**THE DATA:**
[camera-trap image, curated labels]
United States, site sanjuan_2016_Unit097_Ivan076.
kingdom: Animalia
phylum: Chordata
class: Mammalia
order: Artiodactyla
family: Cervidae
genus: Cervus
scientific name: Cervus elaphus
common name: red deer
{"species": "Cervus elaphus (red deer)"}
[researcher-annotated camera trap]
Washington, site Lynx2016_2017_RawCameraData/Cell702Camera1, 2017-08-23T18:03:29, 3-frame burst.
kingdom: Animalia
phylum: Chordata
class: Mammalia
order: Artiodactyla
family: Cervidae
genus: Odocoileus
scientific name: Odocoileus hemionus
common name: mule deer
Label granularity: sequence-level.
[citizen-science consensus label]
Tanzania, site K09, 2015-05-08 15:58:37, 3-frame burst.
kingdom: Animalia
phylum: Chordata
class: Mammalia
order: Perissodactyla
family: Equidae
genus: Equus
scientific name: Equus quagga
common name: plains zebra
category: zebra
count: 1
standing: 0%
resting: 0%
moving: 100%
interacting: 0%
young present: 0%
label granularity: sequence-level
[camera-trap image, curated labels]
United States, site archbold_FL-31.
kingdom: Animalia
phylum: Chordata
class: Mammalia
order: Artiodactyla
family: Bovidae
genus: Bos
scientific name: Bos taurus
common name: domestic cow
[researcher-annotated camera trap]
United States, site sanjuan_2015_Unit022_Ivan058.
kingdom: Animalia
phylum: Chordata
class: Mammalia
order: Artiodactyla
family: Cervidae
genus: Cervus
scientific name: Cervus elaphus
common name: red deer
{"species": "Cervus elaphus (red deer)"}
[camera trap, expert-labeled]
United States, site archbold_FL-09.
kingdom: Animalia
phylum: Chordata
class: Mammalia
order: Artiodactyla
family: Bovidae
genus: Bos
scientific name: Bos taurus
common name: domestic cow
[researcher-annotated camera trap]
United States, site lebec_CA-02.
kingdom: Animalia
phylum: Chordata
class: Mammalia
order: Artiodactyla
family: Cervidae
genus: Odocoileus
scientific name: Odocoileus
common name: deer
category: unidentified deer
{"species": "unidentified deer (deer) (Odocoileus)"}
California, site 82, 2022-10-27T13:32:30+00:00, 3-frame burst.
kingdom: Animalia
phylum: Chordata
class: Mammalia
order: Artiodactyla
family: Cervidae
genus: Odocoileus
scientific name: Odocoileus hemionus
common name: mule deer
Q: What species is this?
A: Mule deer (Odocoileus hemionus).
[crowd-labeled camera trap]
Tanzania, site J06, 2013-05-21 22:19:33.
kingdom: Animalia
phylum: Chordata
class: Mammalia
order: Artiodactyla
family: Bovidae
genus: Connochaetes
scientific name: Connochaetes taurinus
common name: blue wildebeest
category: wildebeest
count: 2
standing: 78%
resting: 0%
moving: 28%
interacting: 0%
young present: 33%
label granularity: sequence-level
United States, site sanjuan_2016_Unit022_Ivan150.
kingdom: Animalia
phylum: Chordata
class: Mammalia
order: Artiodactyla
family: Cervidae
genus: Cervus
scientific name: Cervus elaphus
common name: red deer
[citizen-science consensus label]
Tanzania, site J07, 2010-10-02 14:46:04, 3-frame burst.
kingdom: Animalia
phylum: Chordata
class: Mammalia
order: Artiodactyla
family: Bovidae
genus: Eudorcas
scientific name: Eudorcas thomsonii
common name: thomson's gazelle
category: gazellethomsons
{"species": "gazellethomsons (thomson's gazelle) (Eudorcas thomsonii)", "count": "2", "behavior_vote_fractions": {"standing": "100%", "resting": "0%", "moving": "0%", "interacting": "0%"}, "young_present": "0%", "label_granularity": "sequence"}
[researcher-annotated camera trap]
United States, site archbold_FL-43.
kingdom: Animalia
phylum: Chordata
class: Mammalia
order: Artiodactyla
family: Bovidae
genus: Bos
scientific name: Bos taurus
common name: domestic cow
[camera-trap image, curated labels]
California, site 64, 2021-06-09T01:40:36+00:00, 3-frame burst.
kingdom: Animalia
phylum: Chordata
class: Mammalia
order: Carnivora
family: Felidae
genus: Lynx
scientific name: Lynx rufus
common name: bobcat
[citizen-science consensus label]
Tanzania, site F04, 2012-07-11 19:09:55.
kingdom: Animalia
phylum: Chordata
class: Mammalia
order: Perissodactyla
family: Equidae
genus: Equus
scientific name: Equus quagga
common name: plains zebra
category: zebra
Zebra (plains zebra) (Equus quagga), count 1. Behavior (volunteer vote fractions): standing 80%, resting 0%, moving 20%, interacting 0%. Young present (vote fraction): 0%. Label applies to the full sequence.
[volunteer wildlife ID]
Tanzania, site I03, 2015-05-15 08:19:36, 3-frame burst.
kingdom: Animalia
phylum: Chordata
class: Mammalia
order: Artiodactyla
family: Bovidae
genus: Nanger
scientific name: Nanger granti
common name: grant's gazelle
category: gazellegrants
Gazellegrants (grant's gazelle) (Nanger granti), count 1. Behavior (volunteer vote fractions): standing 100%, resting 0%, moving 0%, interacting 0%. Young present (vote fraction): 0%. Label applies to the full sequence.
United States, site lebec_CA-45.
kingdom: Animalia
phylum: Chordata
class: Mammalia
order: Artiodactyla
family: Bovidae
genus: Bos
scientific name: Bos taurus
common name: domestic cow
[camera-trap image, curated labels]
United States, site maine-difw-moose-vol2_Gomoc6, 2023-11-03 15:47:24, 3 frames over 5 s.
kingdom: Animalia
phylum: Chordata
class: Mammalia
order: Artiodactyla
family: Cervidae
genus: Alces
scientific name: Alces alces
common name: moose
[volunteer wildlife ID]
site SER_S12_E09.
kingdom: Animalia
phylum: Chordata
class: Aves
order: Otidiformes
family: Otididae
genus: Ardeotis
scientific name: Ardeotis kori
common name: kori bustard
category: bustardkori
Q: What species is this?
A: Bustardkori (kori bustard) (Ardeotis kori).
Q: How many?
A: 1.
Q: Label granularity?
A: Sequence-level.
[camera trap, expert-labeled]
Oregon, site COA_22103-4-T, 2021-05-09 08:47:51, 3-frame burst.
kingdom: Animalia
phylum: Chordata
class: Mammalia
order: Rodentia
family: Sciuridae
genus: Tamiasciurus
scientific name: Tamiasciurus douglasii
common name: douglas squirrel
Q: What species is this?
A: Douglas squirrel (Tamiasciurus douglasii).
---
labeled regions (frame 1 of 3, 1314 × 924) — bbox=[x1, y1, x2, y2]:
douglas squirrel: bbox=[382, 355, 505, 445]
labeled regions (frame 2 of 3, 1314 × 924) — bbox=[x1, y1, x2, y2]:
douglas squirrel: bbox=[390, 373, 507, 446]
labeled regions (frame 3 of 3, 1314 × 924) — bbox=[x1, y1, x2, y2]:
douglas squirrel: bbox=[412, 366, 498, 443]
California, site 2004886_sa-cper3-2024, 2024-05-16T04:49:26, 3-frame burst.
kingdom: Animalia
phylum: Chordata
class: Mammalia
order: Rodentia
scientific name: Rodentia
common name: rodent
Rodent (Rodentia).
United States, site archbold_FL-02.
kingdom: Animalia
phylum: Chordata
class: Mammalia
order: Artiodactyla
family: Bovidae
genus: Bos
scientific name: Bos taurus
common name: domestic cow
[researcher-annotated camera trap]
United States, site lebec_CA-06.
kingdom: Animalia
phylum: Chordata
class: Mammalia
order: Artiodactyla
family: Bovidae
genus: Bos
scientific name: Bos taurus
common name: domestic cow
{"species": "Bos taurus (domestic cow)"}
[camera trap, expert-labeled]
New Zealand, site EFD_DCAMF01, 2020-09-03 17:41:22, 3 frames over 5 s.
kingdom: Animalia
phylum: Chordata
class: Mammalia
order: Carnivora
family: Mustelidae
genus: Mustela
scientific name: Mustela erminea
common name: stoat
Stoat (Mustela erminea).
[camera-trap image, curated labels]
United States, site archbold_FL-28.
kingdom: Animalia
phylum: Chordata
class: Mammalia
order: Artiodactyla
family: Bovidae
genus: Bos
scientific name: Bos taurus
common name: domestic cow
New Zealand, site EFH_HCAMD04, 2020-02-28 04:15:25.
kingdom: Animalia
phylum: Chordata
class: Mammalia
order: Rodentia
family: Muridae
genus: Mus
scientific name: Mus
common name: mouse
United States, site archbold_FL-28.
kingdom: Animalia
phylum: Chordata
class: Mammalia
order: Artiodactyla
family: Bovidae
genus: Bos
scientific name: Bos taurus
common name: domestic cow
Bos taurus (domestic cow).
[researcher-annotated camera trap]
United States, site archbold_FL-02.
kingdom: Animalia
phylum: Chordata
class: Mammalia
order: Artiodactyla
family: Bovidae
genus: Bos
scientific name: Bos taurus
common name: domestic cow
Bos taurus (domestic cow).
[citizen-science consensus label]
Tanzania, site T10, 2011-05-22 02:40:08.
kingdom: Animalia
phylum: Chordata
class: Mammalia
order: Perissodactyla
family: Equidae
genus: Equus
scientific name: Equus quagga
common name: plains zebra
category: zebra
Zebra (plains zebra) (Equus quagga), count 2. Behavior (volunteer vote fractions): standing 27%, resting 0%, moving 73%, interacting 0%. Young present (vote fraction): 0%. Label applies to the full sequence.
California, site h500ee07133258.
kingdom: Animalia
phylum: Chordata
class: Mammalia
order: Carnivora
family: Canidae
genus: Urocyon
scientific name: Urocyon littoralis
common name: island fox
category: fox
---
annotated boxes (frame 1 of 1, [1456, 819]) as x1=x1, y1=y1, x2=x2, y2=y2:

**WORK ORDER:** Nothing but the lines with "California" should be returned, copied from the entries above.

**TASK OUTPUT:**
California, site 82, 2022-10-27T13:32:30+00:00, 3-frame burst.
California, site 64, 2021-06-09T01:40:36+00:00, 3-frame burst.
California, site 2004886_sa-cper3-2024, 2024-05-16T04:49:26, 3-frame burst.
California, site h500ee07133258.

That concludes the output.